__What the task asks__
Only the lines from the one containing "By combining several" to the end of the data should be copied, exactly and without pictures.

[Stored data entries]
>>>>

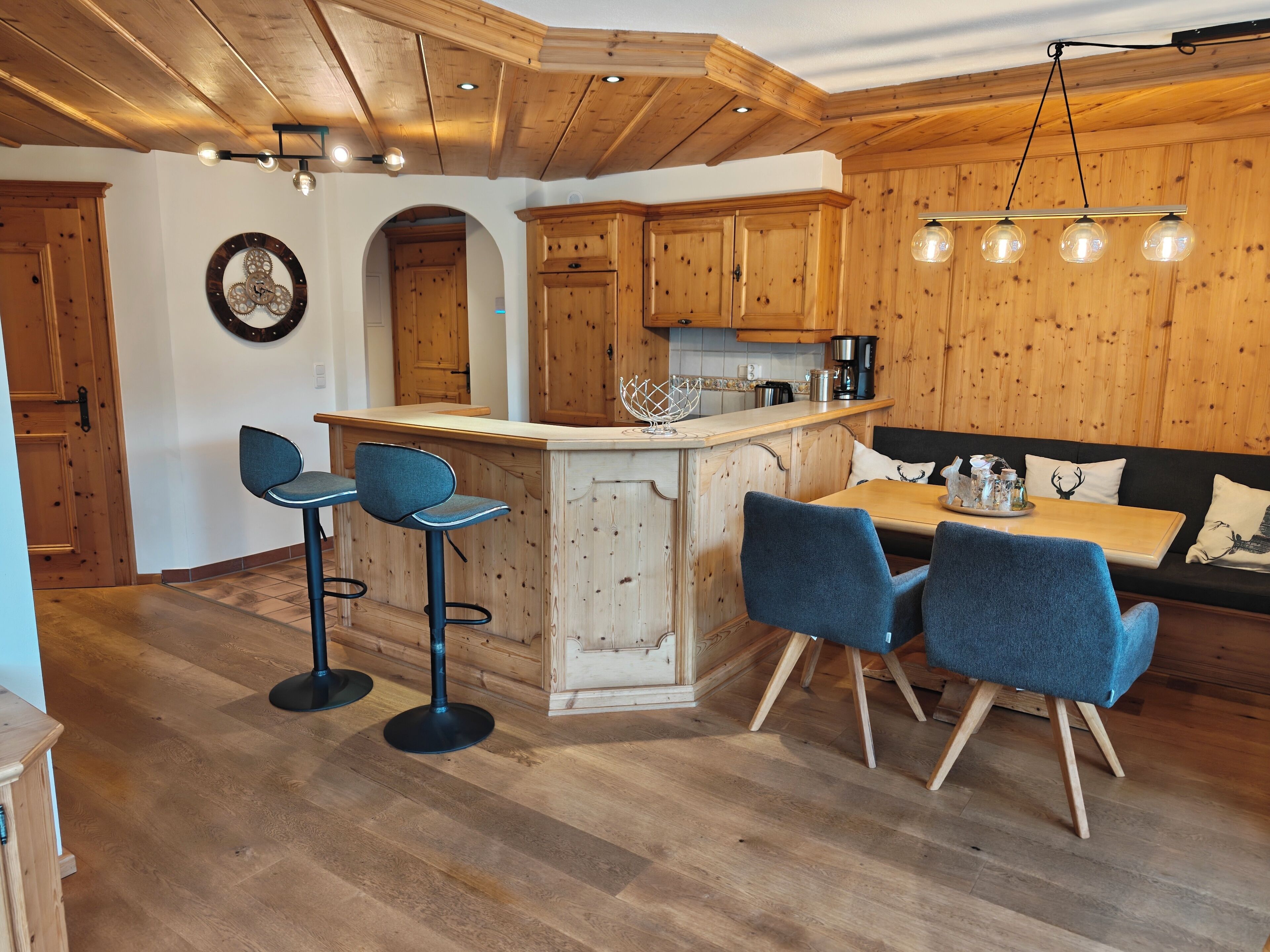 Een houten interieur met een keukeneiland, barstoelen, een eettafel met stoelen en een bank.
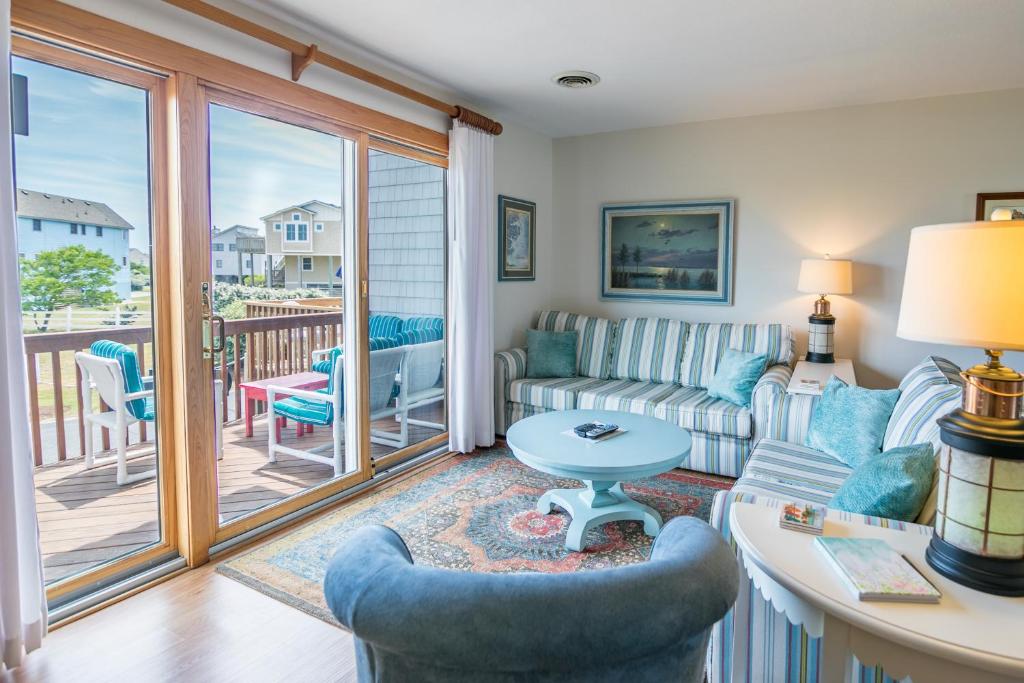 a living room with a couch and a table at 4204 - Outer Thanks in Duck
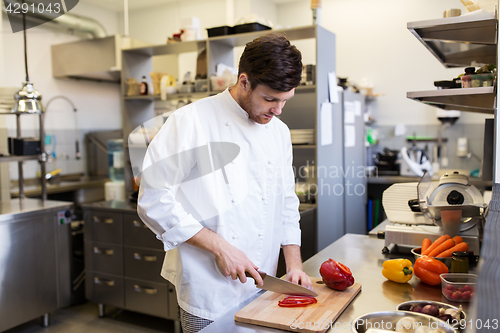 Image of happy male chef cooking food at restaurant kitchen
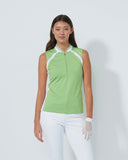 Woman wearing a green sleeveless top with white accents on a plain background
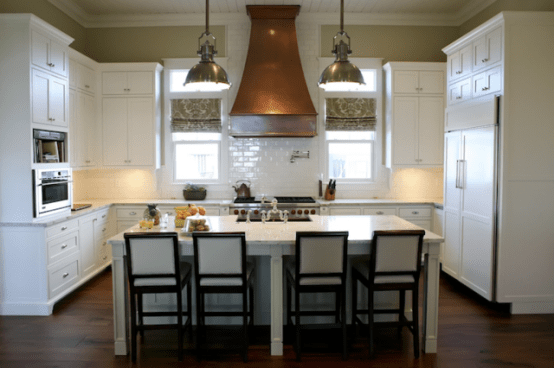 By combining several kitchen cabinets with two dining tables you can build a really functional kitchen island.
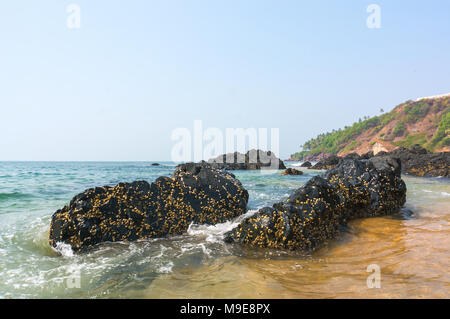 Pietre fuori del mare blu turchese sullo sfondo la costa rocciosa. Goa in India. Foto Stock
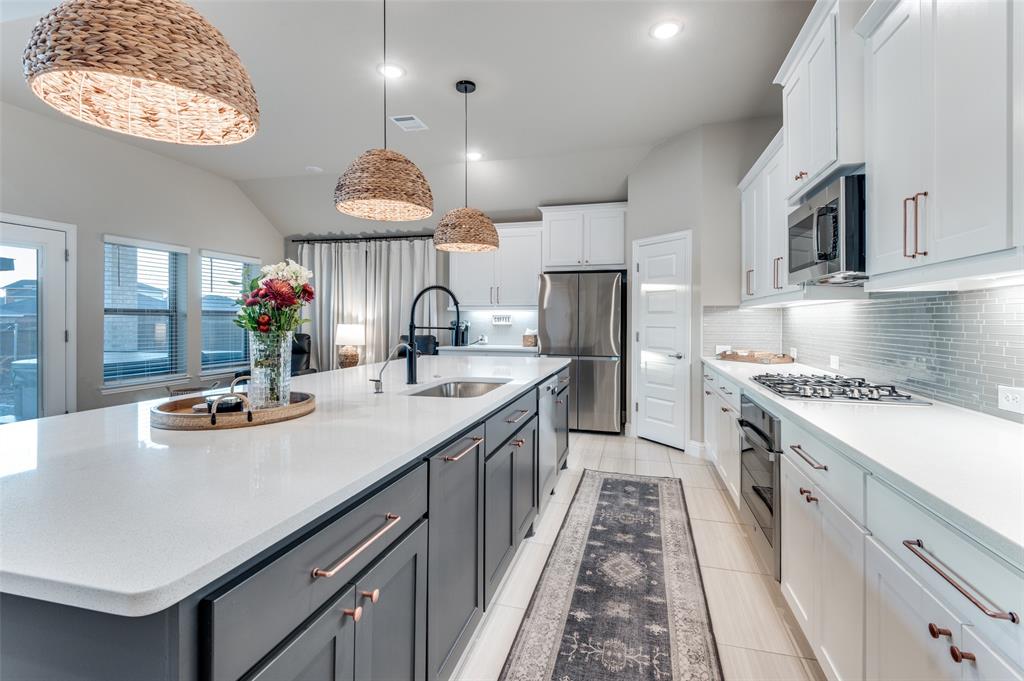 425 Acadia Lane Forney, TX 75126 - Photo 14 of 37 a kitchen with kitchen island granite countertop a sink and a stove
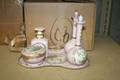 A Limoges Porcelain Five Piece Dresser Set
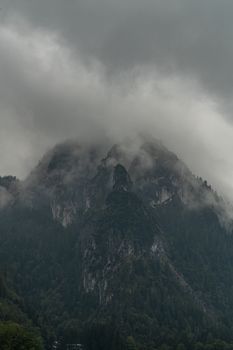 A fog-covered mountain landscape in Berchtesgaden, Germany, showcasing nature's dramatic beauty.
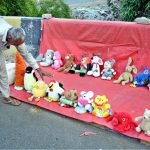 A vendor arranging and displaying toys to attract the customers at his setup in the Provincial Capital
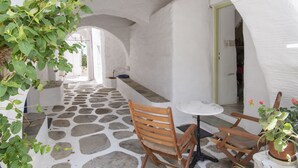 A stone-floored corridor with wooden chairs and a table, white walls, and a doorway leading to another room. - Traditional stonebuilt house (Paros)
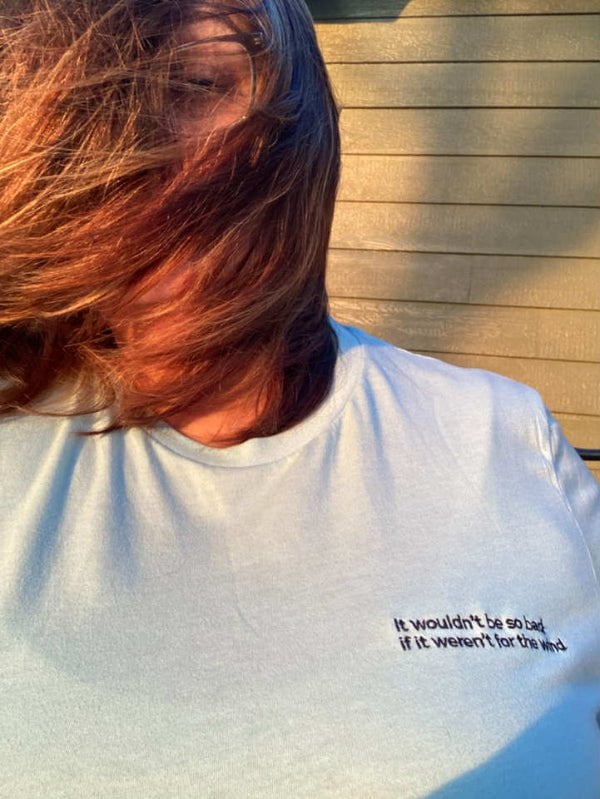 Person wearing a white t-shirt with text outdoors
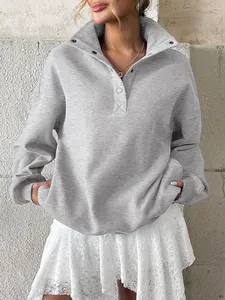 Detailed view of grey oversized long sleeve sweatshirt with buttoned Henley collar.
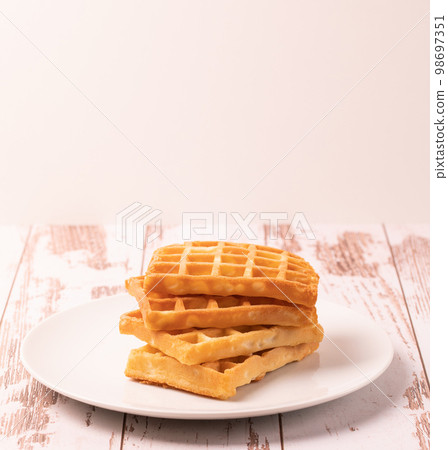 Delicious Belgian waffles served on white plate and wooden background, rustic concept. Delicious Belgian waffles served on white plate and wooden background, rustic concept. 98697351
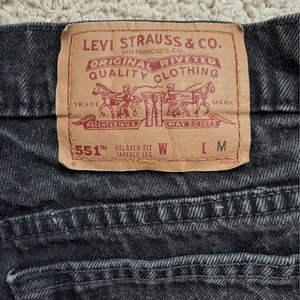 May include: A pair of black denim jeans featuring a tan leather patch on the back waistband. The patch displays the Levi Strauss & Co. logo, two horses pulling jeans, and the text 551 Relaxed Fit Tapered Leg with blank spaces for W and L.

<<<<

__Answer area__
 By combining several kitchen cabinets with two dining tables you can build a really functional kitchen island.
 Pietre fuori del mare blu turchese sullo sfondo la costa rocciosa. Goa in India. Foto Stock
 425 Acadia Lane Forney, TX 75126 - Photo 14 of 37 a kitchen with kitchen island granite countertop a sink and a stove
 A Limoges Porcelain Five Piece Dresser Set
 A fog-covered mountain landscape in Berchtesgaden, Germany, showcasing nature's dramatic beauty.
 A vendor arranging and displaying toys to attract the customers at his setup in the Provincial Capital
 A stone-floored corridor with wooden chairs and a table, white walls, and a doorway leading to another room. - Traditional stonebuilt house (Paros)
 Person wearing a white t-shirt with text outdoors
 Detailed view of grey oversized long sleeve sweatshirt with buttoned Henley collar.
 Delicious Belgian waffles served on white plate and wooden background, rustic concept. Delicious Belgian waffles served on white plate and wooden background, rustic concept. 98697351
 May include: A pair of black denim jeans featuring a tan leather patch on the back waistband. The patch displays the Levi Strauss & Co. logo, two horses pulling jeans, and the text 551 Relaxed Fit Tapered Leg with blank spaces for W and L.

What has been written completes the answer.